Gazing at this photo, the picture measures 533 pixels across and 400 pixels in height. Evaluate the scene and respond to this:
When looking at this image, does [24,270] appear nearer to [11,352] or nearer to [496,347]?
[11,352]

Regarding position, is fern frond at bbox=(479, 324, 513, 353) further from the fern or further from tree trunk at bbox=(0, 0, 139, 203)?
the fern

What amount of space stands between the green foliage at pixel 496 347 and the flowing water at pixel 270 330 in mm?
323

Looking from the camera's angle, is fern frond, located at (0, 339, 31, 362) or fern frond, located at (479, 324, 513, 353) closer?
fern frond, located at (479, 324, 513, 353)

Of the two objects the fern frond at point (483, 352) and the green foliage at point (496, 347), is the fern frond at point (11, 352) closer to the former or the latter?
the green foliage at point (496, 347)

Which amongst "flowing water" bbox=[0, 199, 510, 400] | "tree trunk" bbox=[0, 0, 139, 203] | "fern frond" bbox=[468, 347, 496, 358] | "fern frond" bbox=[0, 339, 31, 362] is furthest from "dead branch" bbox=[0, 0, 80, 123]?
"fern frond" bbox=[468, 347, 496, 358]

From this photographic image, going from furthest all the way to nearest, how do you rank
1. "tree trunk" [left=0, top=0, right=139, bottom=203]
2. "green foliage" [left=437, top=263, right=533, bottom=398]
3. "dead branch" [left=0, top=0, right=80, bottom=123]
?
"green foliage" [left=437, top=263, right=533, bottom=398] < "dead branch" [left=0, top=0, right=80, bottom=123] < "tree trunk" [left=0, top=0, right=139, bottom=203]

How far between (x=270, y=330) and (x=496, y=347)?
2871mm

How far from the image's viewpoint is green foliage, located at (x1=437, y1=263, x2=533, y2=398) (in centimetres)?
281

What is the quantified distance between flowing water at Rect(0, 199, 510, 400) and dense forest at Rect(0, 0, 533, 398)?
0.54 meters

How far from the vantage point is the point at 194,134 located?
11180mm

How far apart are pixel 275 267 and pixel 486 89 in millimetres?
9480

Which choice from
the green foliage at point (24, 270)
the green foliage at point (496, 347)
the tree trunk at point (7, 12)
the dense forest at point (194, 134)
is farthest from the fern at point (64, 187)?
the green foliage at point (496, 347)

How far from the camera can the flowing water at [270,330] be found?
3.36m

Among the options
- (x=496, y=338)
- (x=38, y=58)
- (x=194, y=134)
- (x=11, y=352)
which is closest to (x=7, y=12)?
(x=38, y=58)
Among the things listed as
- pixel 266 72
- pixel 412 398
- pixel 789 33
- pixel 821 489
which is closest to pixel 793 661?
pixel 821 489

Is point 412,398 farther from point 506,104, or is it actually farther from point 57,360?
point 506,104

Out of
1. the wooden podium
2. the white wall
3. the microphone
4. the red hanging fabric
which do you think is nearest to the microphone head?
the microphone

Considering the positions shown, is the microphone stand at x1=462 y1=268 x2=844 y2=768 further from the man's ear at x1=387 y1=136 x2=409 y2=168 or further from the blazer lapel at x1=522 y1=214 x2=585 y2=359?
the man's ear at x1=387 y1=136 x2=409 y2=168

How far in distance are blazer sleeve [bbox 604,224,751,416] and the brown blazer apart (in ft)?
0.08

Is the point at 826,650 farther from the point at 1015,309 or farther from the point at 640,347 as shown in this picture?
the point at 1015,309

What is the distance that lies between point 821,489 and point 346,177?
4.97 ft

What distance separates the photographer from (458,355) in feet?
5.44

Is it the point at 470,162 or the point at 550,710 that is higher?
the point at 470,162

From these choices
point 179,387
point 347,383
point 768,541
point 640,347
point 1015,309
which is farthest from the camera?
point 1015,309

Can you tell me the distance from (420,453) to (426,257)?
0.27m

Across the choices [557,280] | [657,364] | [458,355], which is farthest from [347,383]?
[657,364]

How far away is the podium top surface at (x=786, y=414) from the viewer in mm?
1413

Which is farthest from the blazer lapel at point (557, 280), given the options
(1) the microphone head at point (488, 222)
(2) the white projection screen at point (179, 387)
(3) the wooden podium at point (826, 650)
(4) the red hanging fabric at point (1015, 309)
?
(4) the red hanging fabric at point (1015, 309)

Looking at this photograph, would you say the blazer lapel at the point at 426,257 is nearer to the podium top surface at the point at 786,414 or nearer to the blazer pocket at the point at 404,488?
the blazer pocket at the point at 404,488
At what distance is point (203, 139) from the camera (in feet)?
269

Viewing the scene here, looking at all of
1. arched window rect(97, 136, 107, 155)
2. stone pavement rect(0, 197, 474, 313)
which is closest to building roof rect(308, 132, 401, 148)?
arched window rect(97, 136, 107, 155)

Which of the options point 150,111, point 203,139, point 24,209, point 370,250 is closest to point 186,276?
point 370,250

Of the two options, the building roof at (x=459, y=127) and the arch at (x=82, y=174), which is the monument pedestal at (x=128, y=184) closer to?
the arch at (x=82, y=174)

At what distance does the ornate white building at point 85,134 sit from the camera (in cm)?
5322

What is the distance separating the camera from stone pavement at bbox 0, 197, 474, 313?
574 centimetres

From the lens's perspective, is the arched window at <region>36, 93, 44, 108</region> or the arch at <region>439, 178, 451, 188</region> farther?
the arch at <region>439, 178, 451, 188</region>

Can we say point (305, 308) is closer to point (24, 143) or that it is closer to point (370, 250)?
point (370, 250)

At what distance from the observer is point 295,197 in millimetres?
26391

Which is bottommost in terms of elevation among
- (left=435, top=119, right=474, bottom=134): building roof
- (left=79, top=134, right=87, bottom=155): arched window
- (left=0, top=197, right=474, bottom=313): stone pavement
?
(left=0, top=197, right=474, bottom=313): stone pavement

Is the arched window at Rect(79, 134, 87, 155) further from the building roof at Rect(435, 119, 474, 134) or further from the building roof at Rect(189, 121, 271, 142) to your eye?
▬▬▬
> [Exercise instructions]:
Please retype the stretch of the material from the line containing "Of the two objects" through the line containing "0.54 meters", both included, exactly as it appears.

> [Response to the task]:
Of the two objects the fern frond at point (483, 352) and the green foliage at point (496, 347), is the fern frond at point (11, 352) closer to the former or the latter?
the green foliage at point (496, 347)

Which amongst "flowing water" bbox=[0, 199, 510, 400] | "tree trunk" bbox=[0, 0, 139, 203] | "fern frond" bbox=[468, 347, 496, 358] | "fern frond" bbox=[0, 339, 31, 362] is furthest from "dead branch" bbox=[0, 0, 80, 123]?
"fern frond" bbox=[468, 347, 496, 358]

From this photographic image, going from furthest all the way to nearest, how do you rank
1. "tree trunk" [left=0, top=0, right=139, bottom=203]
2. "green foliage" [left=437, top=263, right=533, bottom=398]
3. "dead branch" [left=0, top=0, right=80, bottom=123]
?
"green foliage" [left=437, top=263, right=533, bottom=398] < "dead branch" [left=0, top=0, right=80, bottom=123] < "tree trunk" [left=0, top=0, right=139, bottom=203]

How far between (x=270, y=330) and (x=496, y=347)?
2871mm

How far from the image's viewpoint is green foliage, located at (x1=437, y1=263, x2=533, y2=398) (in centimetres)?
281

What is the quantified distance between flowing water at Rect(0, 199, 510, 400) and dense forest at Rect(0, 0, 533, 398)?
0.54 meters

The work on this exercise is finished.